Since Euler solved the Bridges of Konigsberg problem, this type of path — using every edge exactly once — is known as an Eulerian Path. The great thing is that we have really efficient algorithms to find them!

However, we can run into trouble if some of our “overlap” sections aren’t distinct. If a section of DNA is repeated, that’s ok — we can probably still find the Eulerian Path through the graph.

…But if a section of the original DNA repeats three times, we’re screwed. When the repeat is at least as long as our “overlap” we can no longer find a unique path — multiple Eulerian Paths exist.

Let’s take the sequence AA**CAT**CC**CAT**GG**CAT**TT, in which the phrase “CAT” repeats three times. Once we reach the “ACAT” chunk, we don’t know what comes next. Overlapping with chunk “CATT” would lead us straight to the end — leaving out many chunks — so we know that comes last. But the loops starting either CATG or CATC could come next.

So, if we’re going to read a long DNA sequence, we might ask:

How many overlapping chunks of 4 can we take before there’s a 50% or a 5% or 1% chance that we see a triple-repeat which ruins our attempt to reconstruct the original?

This is where we return to our Birthday Paradox variant!

### Back to the Birthday Problem

With our Birthday Problem, there are 365 different birthdays a person can have. With DNA chunks of 4, there are 64 different three-letter ways each chunk could end. If any three chunks have the same ending, we won’t know how to reconstruct our sequence.

As the chunks get longer, we have a much better chance of producing a unique Eulerian Path from our graph.

While we can’t move the Earth farther from the Sun (nor should we (probably)) to increase the number of possible birthdays in a year, we CAN use chunks larger than 4 and increase the number of ways each chunk can end. So if we know we’re sequencing a genome 100,000 letters long, how long do our chunks need to be in order for us to have a >99% chance of reconstructing it?

Since starting my job at Wolfram Research, I’ve been playing with their graph capabilities and put together this little interactive tool. It generates a random gene and shows the De Bruijn Graph when you take chunks of different lengths. It’s amazing how quickly a totally chaotic graph becomes more orderly!

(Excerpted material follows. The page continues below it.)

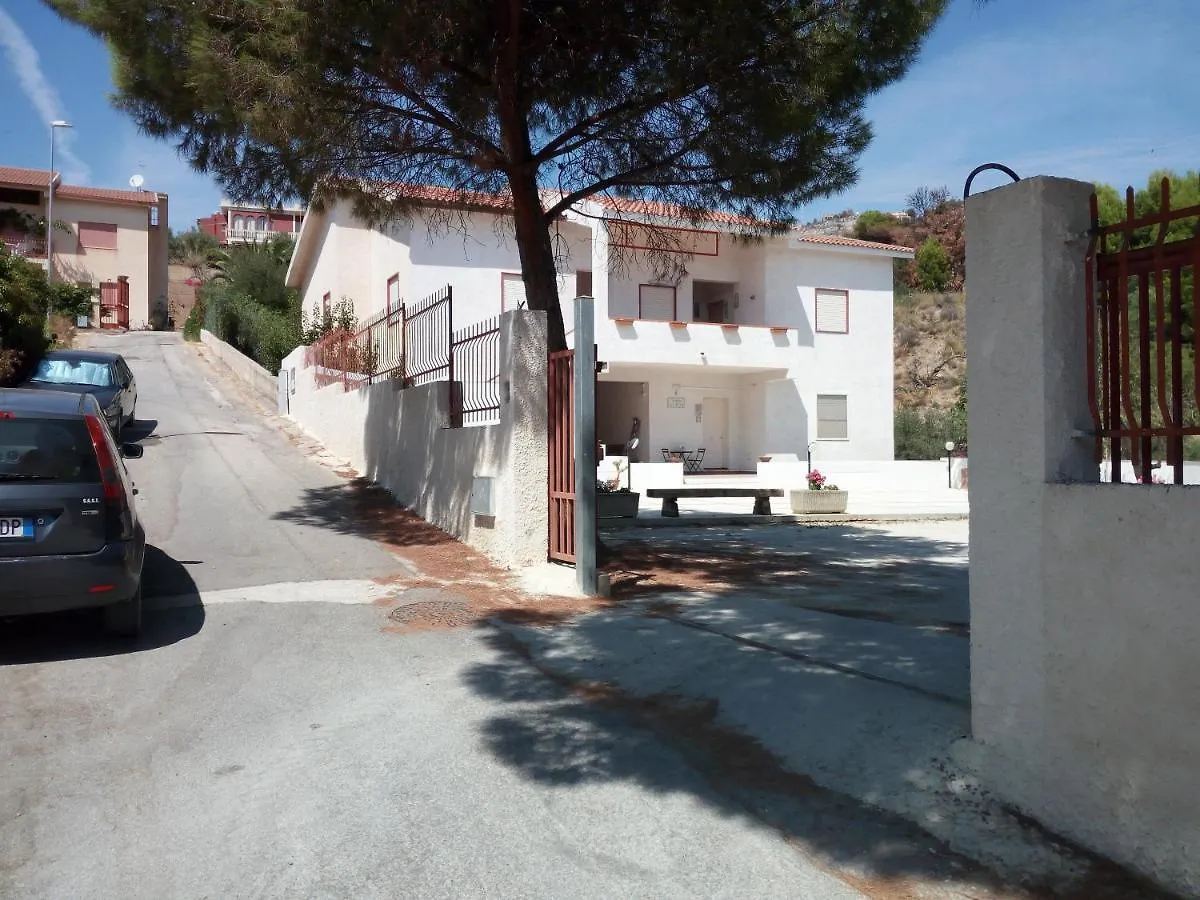 La Rosa Apartment Sciacca 0*,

(The cloud-deployment can be a bit sluggish, but give it a second after clicking a button. If you get the desktop version of Wolfram Mathematica you can play with things like this incredibly quickly. They’re so cool.)

### The Answer

Heck if I know. Sorry.

I can get the right answer of about 88 by running simulations, but I didn’t manage to derive the general formula for my class.

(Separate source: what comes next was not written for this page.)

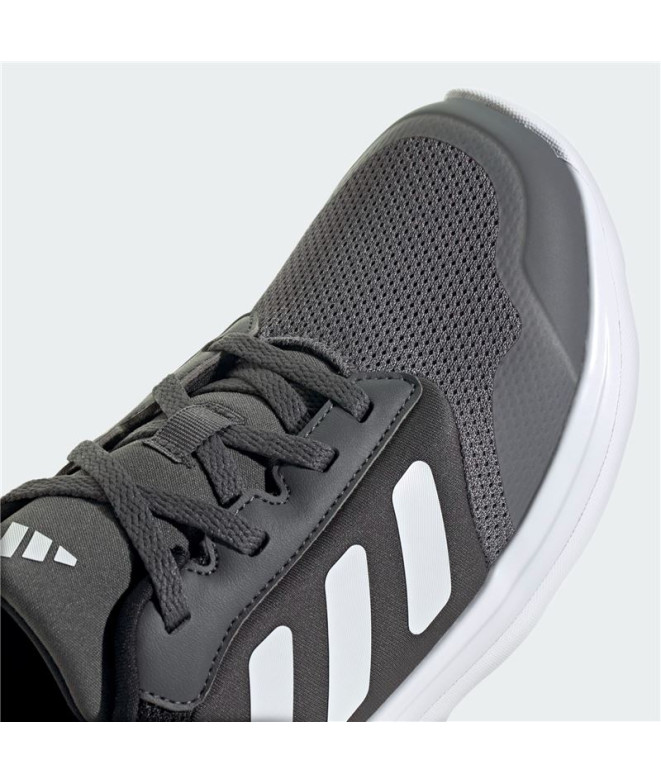 Chaussures adidas Enfant Tensaur Run 3.0 Gris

Every time I’ve shown this question to a friend — and the first time I saw it on my Computational Genomics homework — the response has been “Oh, this is simple. You just… wait, no, that won’t work. We can just… well… hm.”

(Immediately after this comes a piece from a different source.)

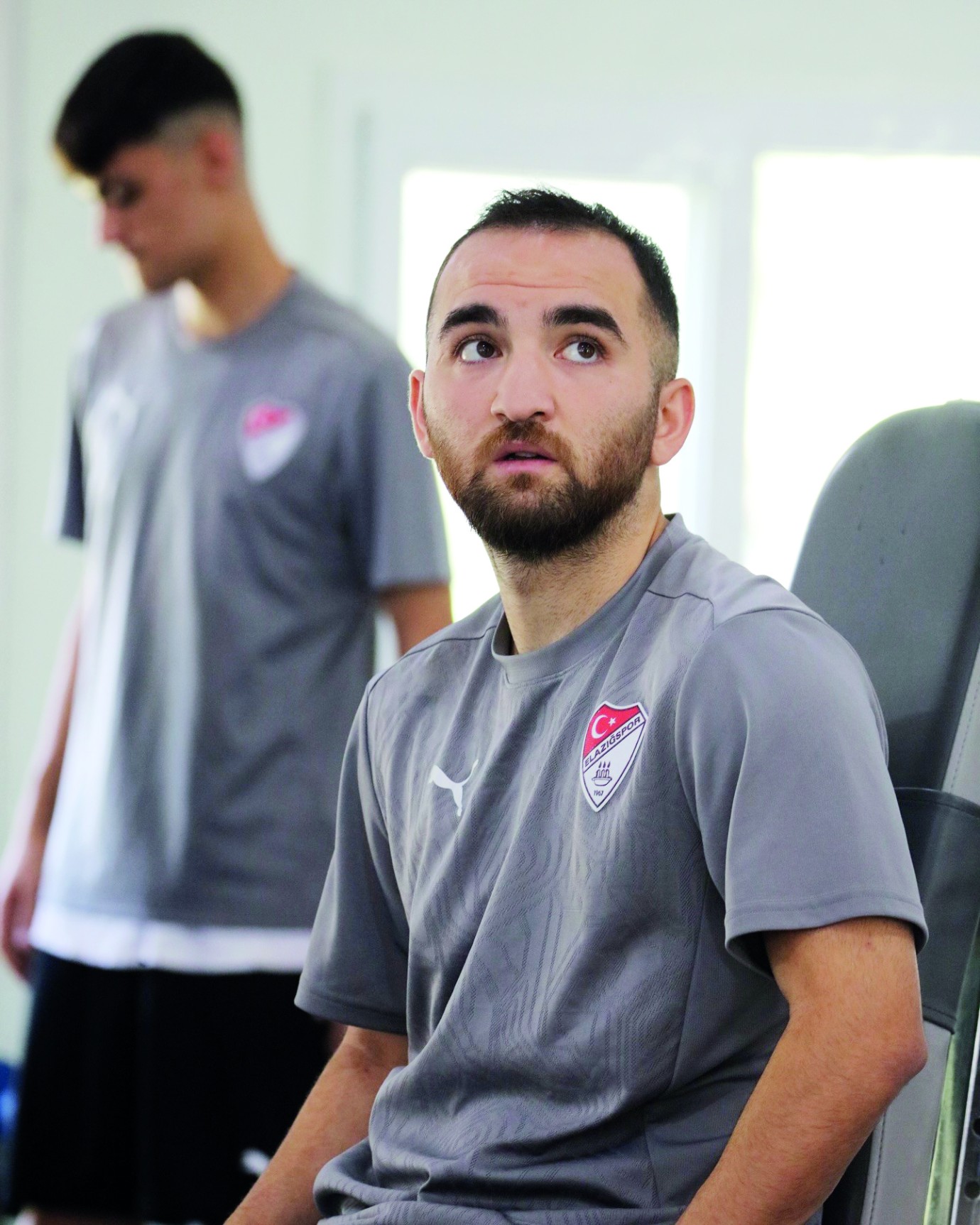 Elazığsporlu Erkan Eyibil'den Messi golü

Stack Exchange confirmed my fears: it’s ugly and we typically try to find approximations. I was momentarily excited to find Dr. Math claim to solve it, but they’d made a mistake and other mathematicians corrected them.

This 2005 paper in The Journal of Statistical Planning and Inference by Anirban DasGupta provides an answer, but it’s way more involved than I expected:

### Why is this so ugly?

In the original version, there’s a unique situation — each person has different birthdays. But in our version, for 23 people:

- each person could have distinct birthdays
- one pair could share a birthday and the other 21 are distinct
- two pairs could share birthdays and the other 19 are distinct
- three pairs could share birthdays and the other 17 are distinct
- …
- eleven pairs could share birthdays and the last one is distinct

For each scenario, we need to calculate the number of ways it can occur, the probability of each, and how it impacts our chance of getting a triple. It’s a mess.

But enough of my complaining about an old homework problem I never solved and which I’m clearly over and never think about.

How did you approach the problem? Did you solve it? Let me know!

Personal note: In my continuing efforts against Perfectionism, I’m going to declare this done. It’s taken up real estate in my head long enough.